Estimating characteristics of large graphs via sampling is a vital part of the study of complex networks. Current sampling methods such as (independent) random vertex and random walks are useful but have drawbacks. Random vertex sampling may require too many resources (time, bandwidth, or money). Random walks, which normally require fewer resources per sample, can suffer from large estimation errors in the presence of disconnected or loosely connected graphs. In this work we propose a new m-dimensional random walk that uses m dependent random walkers.

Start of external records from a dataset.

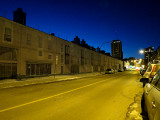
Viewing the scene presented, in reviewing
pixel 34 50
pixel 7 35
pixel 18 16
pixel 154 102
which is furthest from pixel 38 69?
pixel 154 102

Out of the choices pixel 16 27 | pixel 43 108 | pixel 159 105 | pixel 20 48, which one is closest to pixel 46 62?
pixel 20 48

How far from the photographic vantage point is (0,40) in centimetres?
1605

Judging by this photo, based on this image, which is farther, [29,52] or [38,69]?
[38,69]

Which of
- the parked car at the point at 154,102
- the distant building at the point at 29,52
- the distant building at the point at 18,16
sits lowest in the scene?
the parked car at the point at 154,102

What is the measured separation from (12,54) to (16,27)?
13.5 ft

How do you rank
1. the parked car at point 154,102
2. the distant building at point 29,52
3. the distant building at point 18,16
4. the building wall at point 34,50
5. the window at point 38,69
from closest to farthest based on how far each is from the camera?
the parked car at point 154,102 → the distant building at point 29,52 → the building wall at point 34,50 → the window at point 38,69 → the distant building at point 18,16

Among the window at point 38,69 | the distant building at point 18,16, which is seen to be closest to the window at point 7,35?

We show that the proposed sampling method, which we call Frontier sampling, exhibits all of the nice sampling properties of a regular random walk. At the same time, our simulations over large real world graphs show that, in the presence of disconnected or loosely connected components, Frontier sampling exhibits lower estimation errors than regular random walks. We also show that Frontier sampling is more suitable than random vertex sampling to sample the tail of the degree distribution of the graph.